NEW YORK – Using ancient DNA, a team from the US, Austria, Italy, and other parts of Europe has retraced the genetic ancestry of individuals who have moved and migrated through Rome since the Mesolithic period.
"It was surprising to us how rapidly the population ancestry shifted, over timescales of just a few centuries, reflecting Rome's shifting political alliances over time," co-senior author Jonathan Pritchard, a genetics researcher at Stanford University, said in a statement, noting that "[e]ven in antiquity, Rome was a melting pot of different cultures."
For their study, published online today in Science, the researchers sequenced the genomes of 127 ancient individuals from more than two dozen burial sites in Rome and other parts of central Italy going back some 12,000 years. Their results revealed individuals with ancestry from other parts of Europe, the Near East, North Africa, and elsewhere, with shifts that corresponded to historical events ranging from the arrival of agriculture to Imperial Roman expansions.
"These high levels of ancestry diversity began prior to the founding of Rome and continued through the rise and fall of the empire, demonstrating Rome's position as a genetic crossroads of peoples from Europe and the Mediterranean," Pritchard and his co-authors wrote.
For their analyses, the researchers sequenced DNA isolated from powdered petrous bone samples for 127 individuals dated a few hundred years to more than 10,000 years old. The bones came from 29 archeological sites in Rome and central Italy. The ancient individuals offered a look back at the Mesolithic, Neolithic, Copper Age, Bronze Age, and Iron Age, along with later time points representing the Roman Republic, Imperial Rome, Late Antiquity, and Medieval Period.
The team analyzed the resulting sequence data, covering the genomes at an average depth of just over 1-fold, in combination with sequences for 50 modern individuals from central Italy who were profiled for another study.

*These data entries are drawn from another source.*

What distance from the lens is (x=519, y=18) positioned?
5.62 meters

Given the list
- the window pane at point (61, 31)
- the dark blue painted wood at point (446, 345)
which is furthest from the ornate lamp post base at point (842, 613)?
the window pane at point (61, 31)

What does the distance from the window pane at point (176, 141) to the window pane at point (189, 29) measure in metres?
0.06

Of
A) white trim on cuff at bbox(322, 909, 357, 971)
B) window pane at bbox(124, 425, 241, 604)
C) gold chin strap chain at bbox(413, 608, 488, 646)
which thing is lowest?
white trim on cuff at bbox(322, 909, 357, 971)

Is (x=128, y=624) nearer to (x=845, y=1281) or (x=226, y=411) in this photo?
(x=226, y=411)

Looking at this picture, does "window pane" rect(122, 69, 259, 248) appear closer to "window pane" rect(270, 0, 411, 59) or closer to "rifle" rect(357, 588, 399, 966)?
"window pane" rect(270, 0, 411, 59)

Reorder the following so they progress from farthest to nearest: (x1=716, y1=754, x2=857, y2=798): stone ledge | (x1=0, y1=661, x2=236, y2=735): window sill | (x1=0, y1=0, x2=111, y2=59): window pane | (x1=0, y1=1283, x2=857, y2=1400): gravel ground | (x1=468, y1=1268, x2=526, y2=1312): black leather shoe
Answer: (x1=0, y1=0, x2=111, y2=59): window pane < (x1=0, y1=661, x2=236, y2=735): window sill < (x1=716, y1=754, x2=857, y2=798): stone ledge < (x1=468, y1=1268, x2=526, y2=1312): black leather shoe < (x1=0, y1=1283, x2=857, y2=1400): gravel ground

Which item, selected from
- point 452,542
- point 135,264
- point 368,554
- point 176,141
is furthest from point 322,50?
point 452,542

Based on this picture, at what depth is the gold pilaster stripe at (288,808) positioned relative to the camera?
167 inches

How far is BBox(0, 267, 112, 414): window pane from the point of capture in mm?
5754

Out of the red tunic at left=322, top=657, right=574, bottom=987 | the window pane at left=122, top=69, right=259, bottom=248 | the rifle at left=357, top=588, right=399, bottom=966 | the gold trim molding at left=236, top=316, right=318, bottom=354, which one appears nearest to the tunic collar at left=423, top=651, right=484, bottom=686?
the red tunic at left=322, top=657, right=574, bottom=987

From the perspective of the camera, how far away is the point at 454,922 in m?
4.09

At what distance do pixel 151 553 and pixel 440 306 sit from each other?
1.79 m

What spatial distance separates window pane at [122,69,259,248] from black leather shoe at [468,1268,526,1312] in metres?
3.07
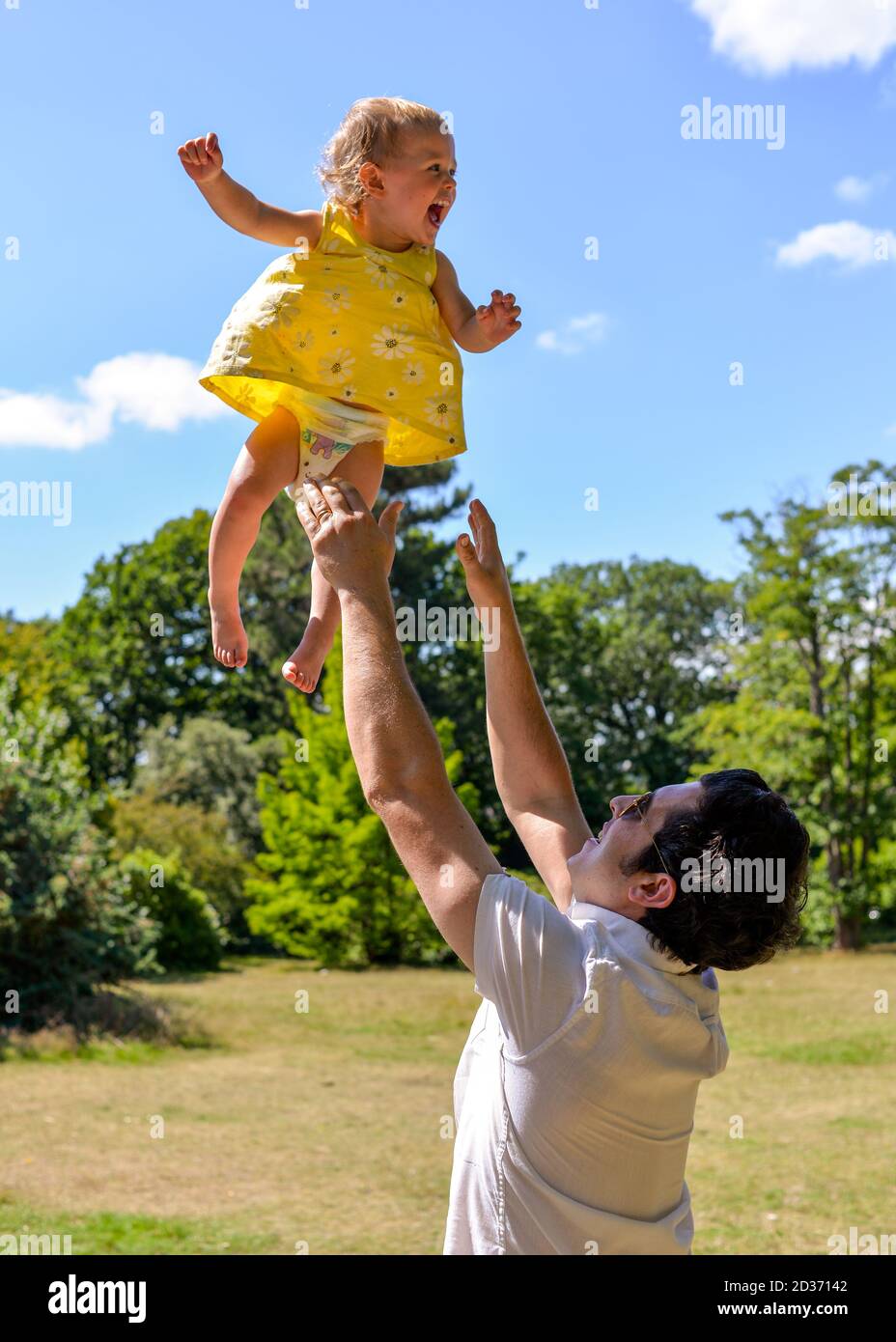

Along with broad genetic clusters that lined up with Mesolithic hunter-gatherers, early farmers, and post-Bronze Age individuals, more subtle ancestral features in the ancient individuals lined up with the region's history.
"This study shows how dynamic the past really is," co-first author Hannah Moots, a graduate student in anthropology in Pritchard's Stanford lab, said in a statement. "In Rome we're seeing people come from all over, in ways that correspond with historical political events."
With the introduction of farming in the area, for example, the researchers saw an increase in ancestry from populations in Turkey and Iran that have been linked to agriculture's roots, while a population turnover before the Iron Age led to enhanced Steppe, Iranian Neolithic, and North African ancestry.
"The Iron Age individuals exhibit highly variable ancestries, hinting at multiple sources of migration into the region during this period," the authors reported, adding that "Iron Age individuals genetically resemble modern European and Mediterranean individuals, and display diverse ancestries as central Italy becomes increasingly connected to distant communities through new networks of trade, colonization, and conflict."
Still other ancestry changes that the team detected over the last few thousand years included an influx of ancestry from Near Eastern populations, followed by migrations to the area from other parts of Europe as Rome's empire waned and its affiliations changed.
"By the founding of Rome, the genetic composition of the region approximated that of modern Mediterranean populations," the authors concluded. "During the Imperial period, Rome's population received net immigration from the Near East, followed by an increase in genetic contributions from Europe."